3
votes

I am trying to use Keras/TF2.3.0 to do multilabel classification where I have 50 features and am classifying between five classes. I am getting the following warning, although the model still trains, which confuses me.


>>> model.fit(train_dataset, epochs=5, validation_data=val_dataset)

Epoch 1/5 WARNING:tensorflow:Model was constructed with shape (128, 1, 50) for input Tensor("input_1:0", shape=(128, 1, 50), dtype=float32), but it was called on an input with incompatible shape (None, 50).

WARNING:tensorflow:Model was constructed with shape (128, 1, 50) for input Tensor("input_1:0", shape=(128, 1, 50), dtype=float32), but it was called on an input with incompatible shape (None, 50).

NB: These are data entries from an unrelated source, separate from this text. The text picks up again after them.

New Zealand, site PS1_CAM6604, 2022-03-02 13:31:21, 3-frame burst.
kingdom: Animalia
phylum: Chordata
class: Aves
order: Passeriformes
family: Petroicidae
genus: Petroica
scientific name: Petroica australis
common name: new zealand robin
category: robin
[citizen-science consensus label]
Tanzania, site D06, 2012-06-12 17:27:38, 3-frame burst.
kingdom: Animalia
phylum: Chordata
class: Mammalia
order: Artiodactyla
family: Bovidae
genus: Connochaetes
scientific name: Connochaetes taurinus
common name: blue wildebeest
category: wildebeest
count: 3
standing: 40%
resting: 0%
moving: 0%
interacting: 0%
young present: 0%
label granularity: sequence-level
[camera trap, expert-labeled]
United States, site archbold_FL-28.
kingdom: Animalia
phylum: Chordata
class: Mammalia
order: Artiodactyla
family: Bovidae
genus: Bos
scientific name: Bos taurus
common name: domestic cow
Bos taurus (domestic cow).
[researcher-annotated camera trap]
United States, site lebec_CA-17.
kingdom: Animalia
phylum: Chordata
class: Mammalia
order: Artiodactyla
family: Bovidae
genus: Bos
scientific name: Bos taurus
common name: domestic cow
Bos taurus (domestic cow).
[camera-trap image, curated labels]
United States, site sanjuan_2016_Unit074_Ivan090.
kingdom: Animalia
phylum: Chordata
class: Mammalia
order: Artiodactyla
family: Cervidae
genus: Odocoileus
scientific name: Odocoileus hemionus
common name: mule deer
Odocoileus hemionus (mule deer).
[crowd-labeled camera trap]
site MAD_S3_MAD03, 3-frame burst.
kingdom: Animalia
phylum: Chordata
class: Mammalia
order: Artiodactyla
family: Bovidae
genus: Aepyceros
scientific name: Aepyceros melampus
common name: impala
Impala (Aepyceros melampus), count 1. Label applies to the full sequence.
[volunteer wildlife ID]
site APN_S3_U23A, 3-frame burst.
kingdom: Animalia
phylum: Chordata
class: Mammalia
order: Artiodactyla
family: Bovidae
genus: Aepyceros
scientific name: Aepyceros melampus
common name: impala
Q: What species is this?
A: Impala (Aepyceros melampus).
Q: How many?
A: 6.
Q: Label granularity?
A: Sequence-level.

1/5[..............................] - ETA: 0s - loss: 0.6996WARNING:tensorflow:Model was constructed with shape (128, 1, 50) for input Tensor("input_1:0", shape=(128, 1, 50), dtype=float32), but it was called on an input with incompatible shape (None, 50). 59/59 [==============================] - 0s 2ms/step - loss: 0.6941 - val_loss: 0.6935

Epoch 2/5 59/59 [==============================]...

My full code, with random data to reproduce the error, is below. What am I messing up with my NN architecture (or perhaps my dfs_to_tfds function?) to accept input records with num_vars features and output values distributed among num_classes classes in TF?

import numpy as np
import pandas as pd
from sklearn.model_selection import train_test_split
from tensorflow.keras.layers import Input, Dense, Flatten, Conv1D, AveragePooling1D
from tensorflow.keras.models import Model
import tensorflow as tf

# setup example input data and labels
num_rows = 10_000
num_vars = 50
num_classes = 5
data = np.random.rand(num_rows, num_vars)
labels = np.random.rand(num_rows, num_classes)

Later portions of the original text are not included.